You may highlight the default value (500) and type a new value, representing the line number at which you want the Data Parser for Unstructured Text to stop reading. For example, if you want the Data Parser for Unstructured Text to stop reading a report file at line 35, rather than line 500, simply highlight the 500, and type 35.

Click OK in the Source Options window when you are finished making your selections.

Sample Size

As you change the settings in Starting Line or Ending Line, the Sample Size value will change to reflect the total number of lines of text that the Data Parser for Unstructured Text displays. Performance will be affected as the Sample Size increases.

Padding

Pad Lines

This option allows you to choose whether the Data Parser for Unstructured Text pads each line of text in your report out to a fixed right margin, or reads each line only to the last character on that line. The default setting is OFF. You can turn it ON by clicking in the white square to the left of Pad Lines. This removes the check in the box.

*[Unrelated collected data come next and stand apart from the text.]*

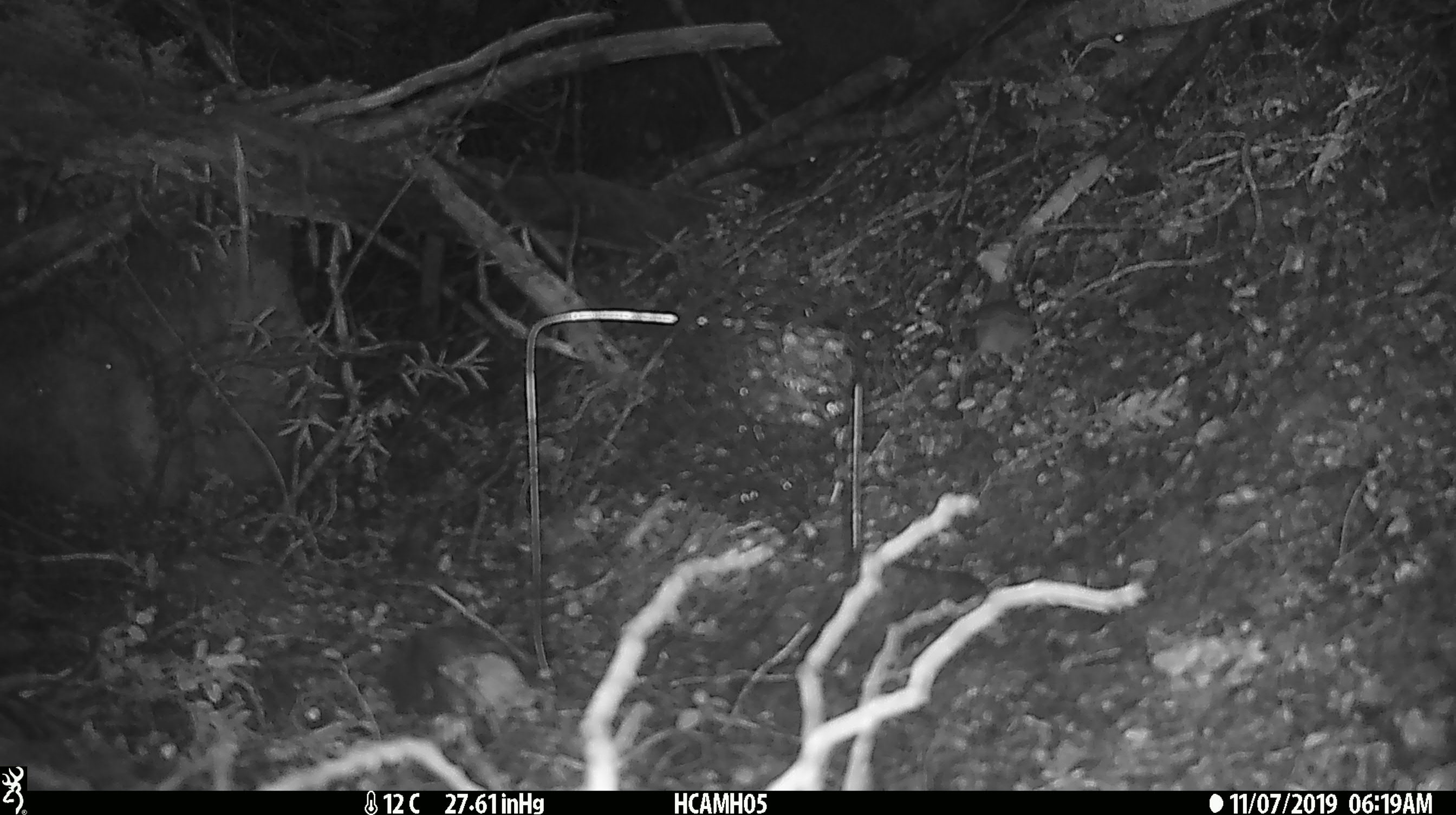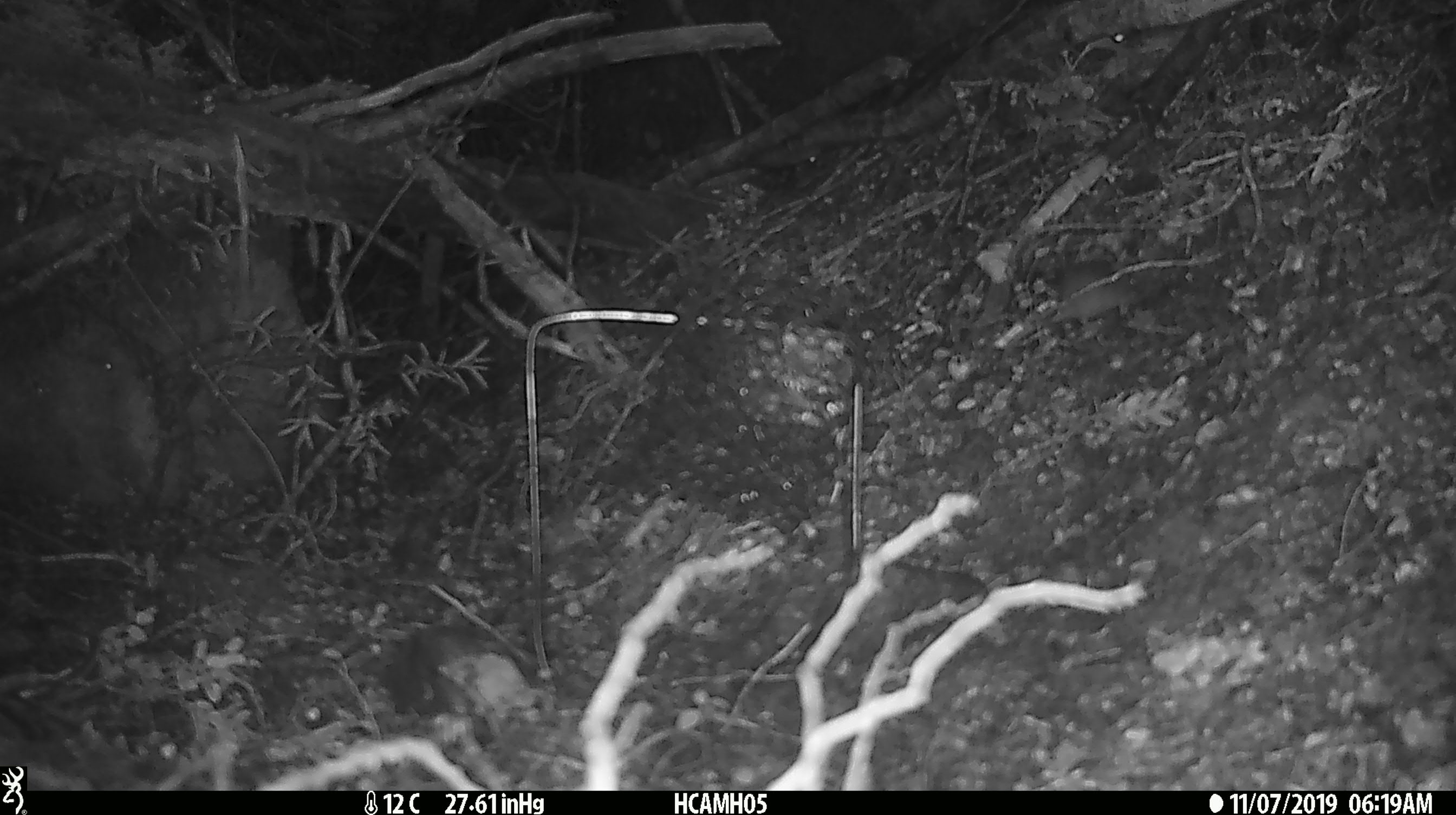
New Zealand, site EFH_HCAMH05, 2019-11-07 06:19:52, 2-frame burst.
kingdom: Animalia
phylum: Chordata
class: Mammalia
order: Rodentia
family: Muridae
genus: Mus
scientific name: Mus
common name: mouse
Mouse (Mus).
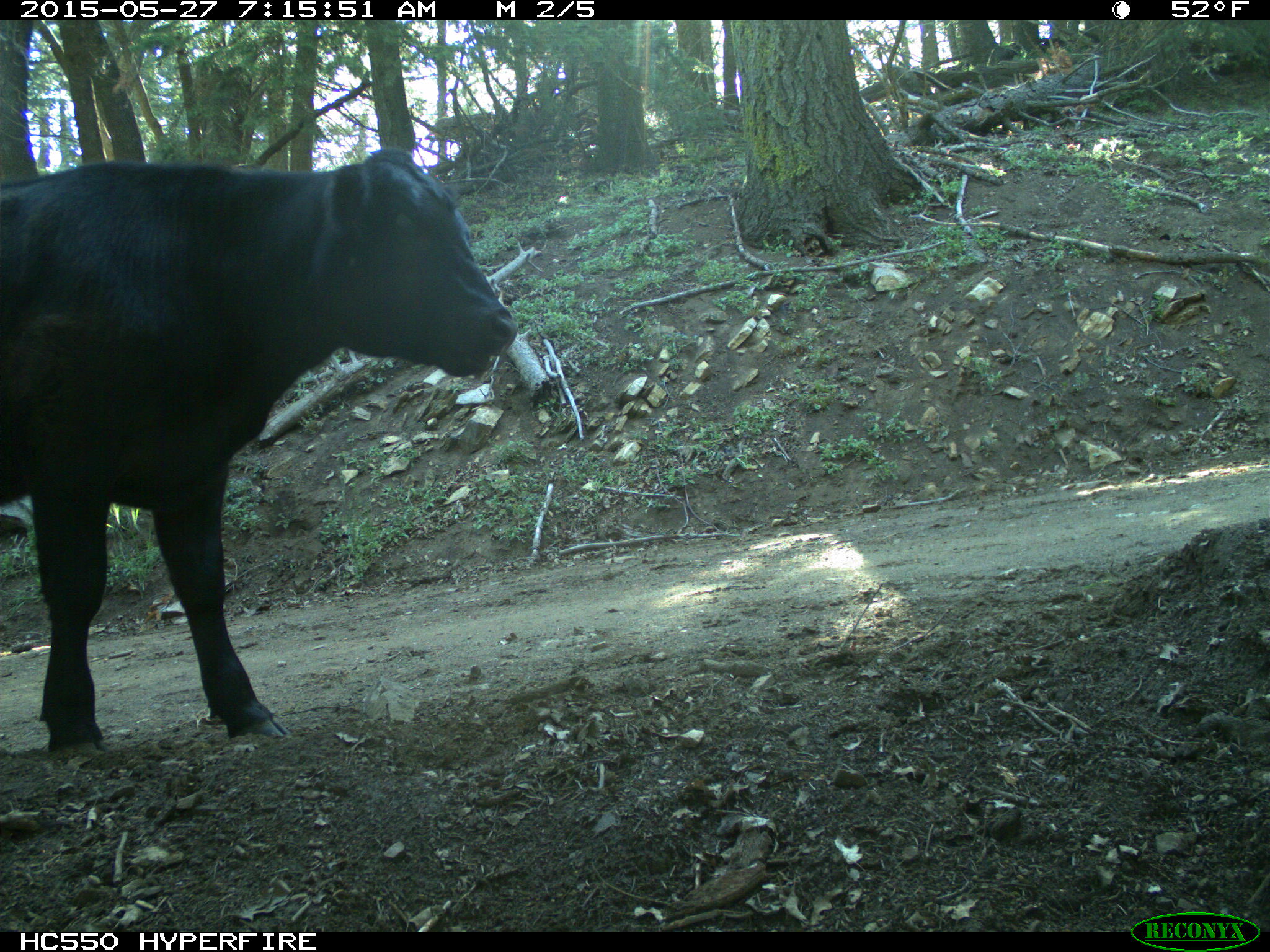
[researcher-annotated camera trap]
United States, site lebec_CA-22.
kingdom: Animalia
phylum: Chordata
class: Mammalia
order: Artiodactyla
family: Bovidae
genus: Bos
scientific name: Bos taurus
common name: domestic cow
Bos taurus (domestic cow).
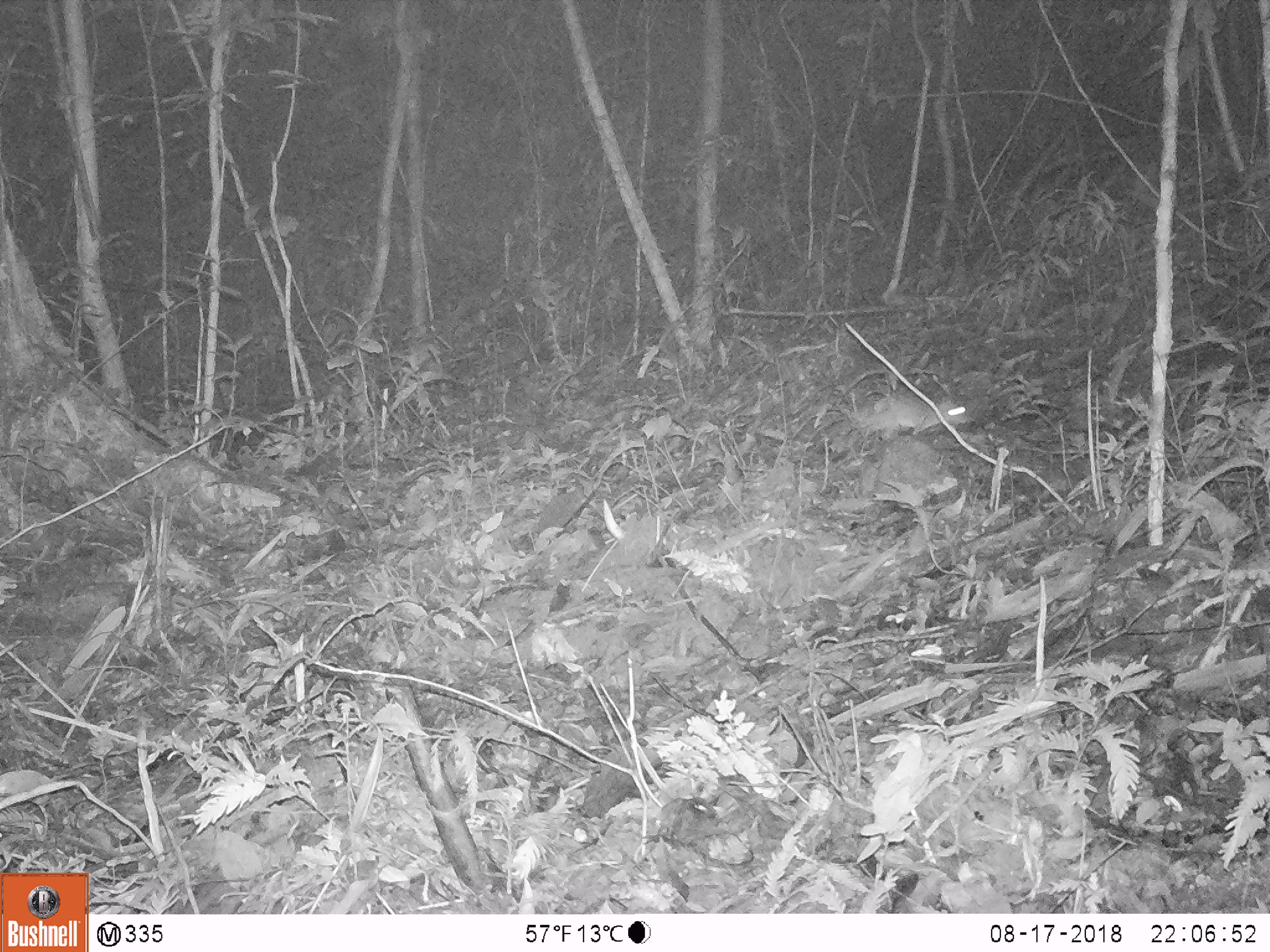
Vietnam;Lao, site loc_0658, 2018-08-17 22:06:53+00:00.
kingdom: Animalia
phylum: Chordata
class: Mammalia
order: Rodentia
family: Muridae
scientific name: Muridae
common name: old-world mice and rats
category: unidentified murid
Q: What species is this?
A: Unidentified murid (old-world mice and rats) (Muridae).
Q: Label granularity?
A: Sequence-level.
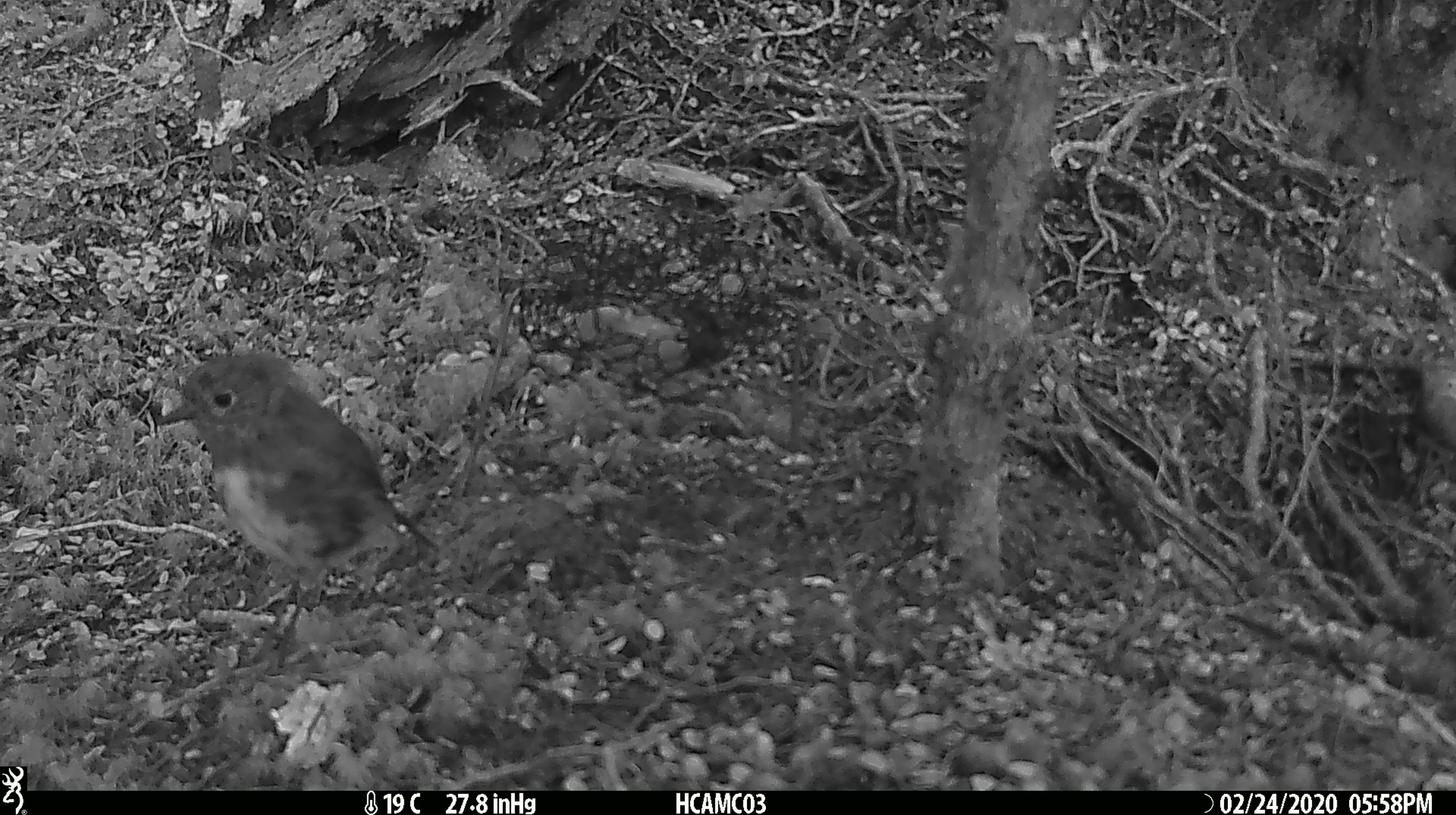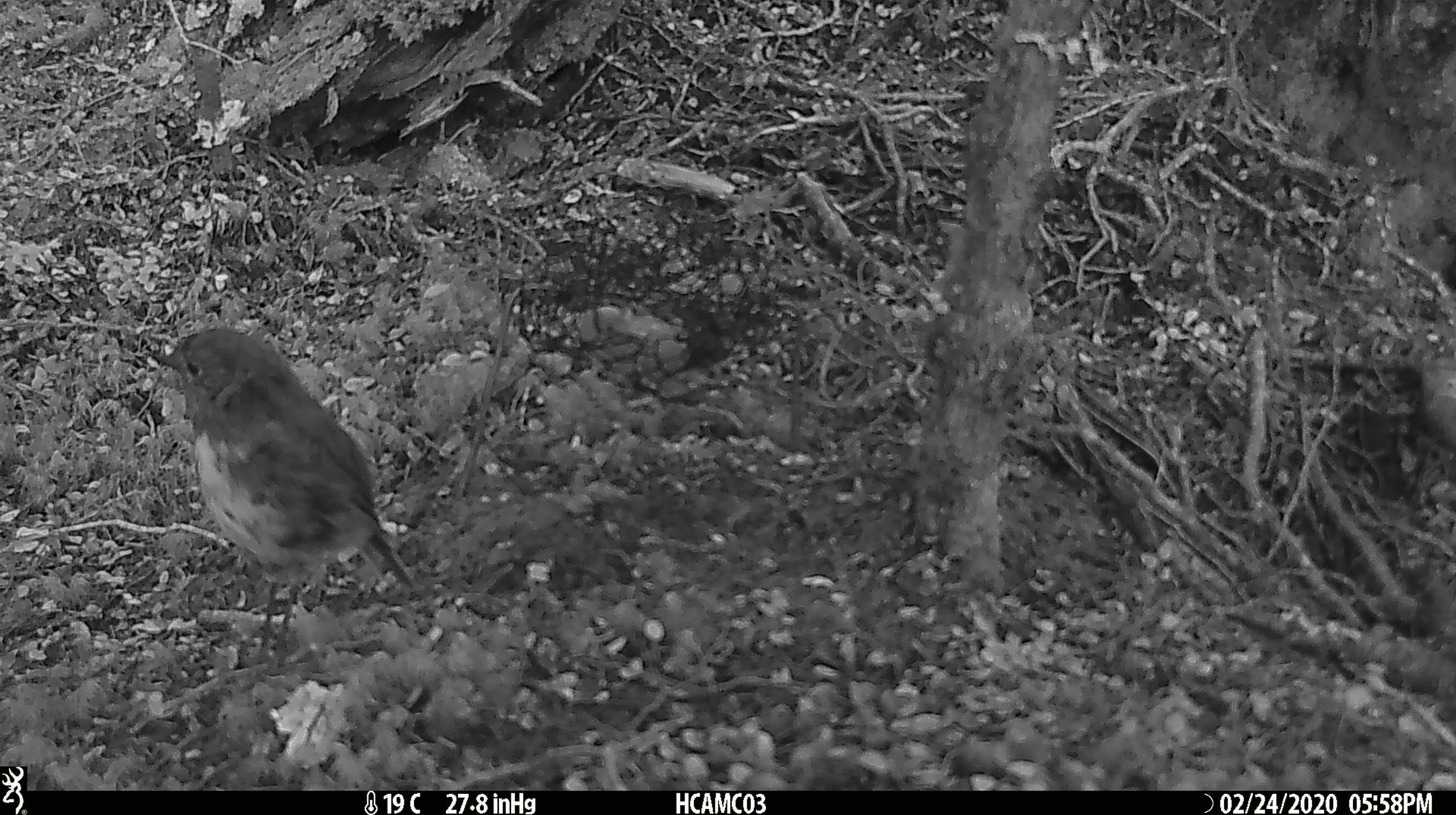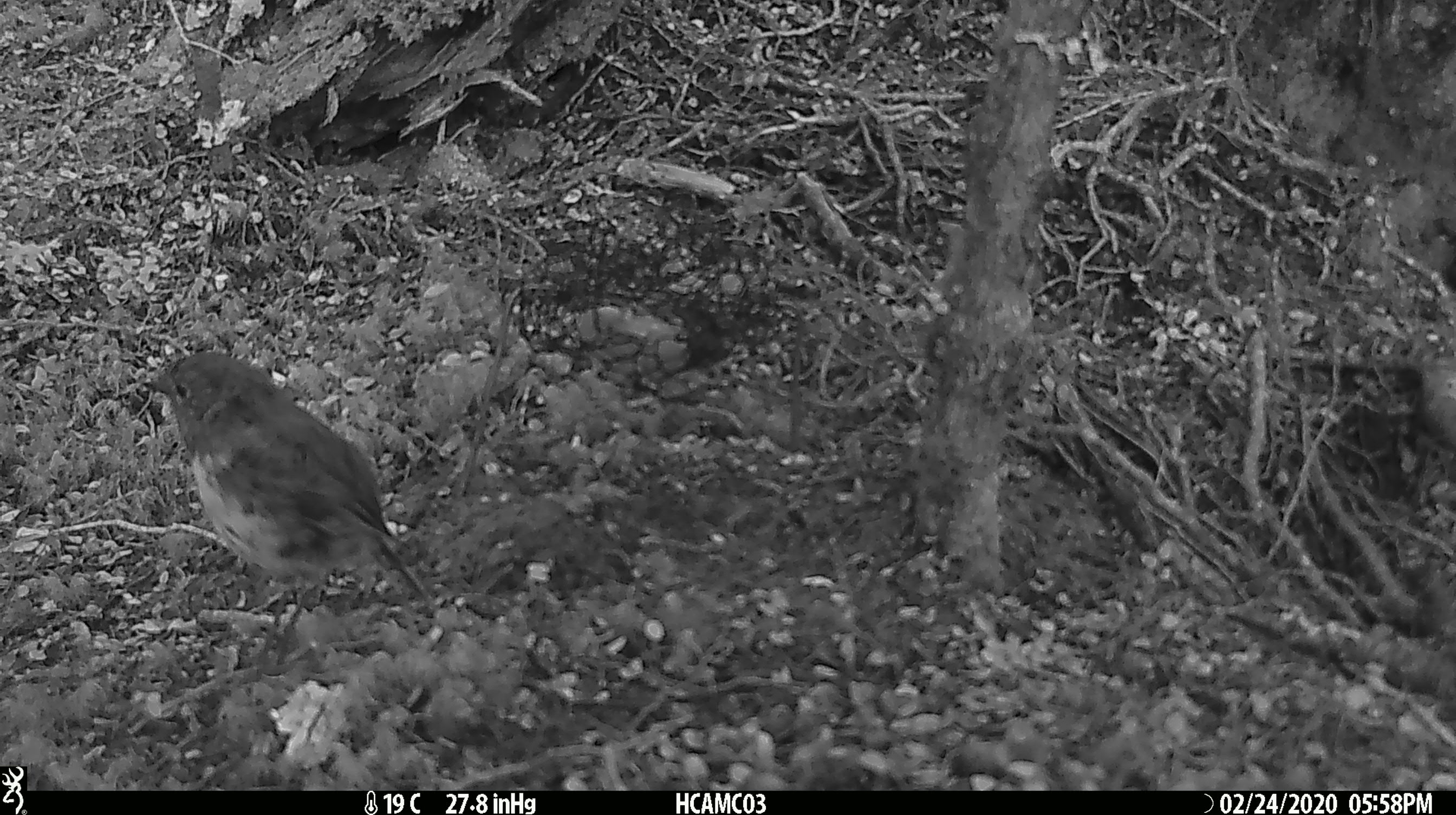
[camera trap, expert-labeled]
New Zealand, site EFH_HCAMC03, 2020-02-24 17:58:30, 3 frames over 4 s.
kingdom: Animalia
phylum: Chordata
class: Aves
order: Passeriformes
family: Petroicidae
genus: Petroica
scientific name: Petroica australis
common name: new zealand robin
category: robin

When a report has a ragged right margin, this option will assist you in defining data fields to a width that does not cause the data in wider fields to be truncated. It can be misleading, however, if you are defining line styles. The spaces used to pad the lines in the display do not actually exist in the text file. Do not use them in recognition patterns for line styles.

Pad Line Length

When the Pad Lines option is turned ON, the Data Parser for Unstructured Text will pad each line of text in the selected sample out to the longest length necessary to accommodate the data. That value is displayed in Pad Length. For example, in TUTOR1.REP, the default Pad Line Length is 52.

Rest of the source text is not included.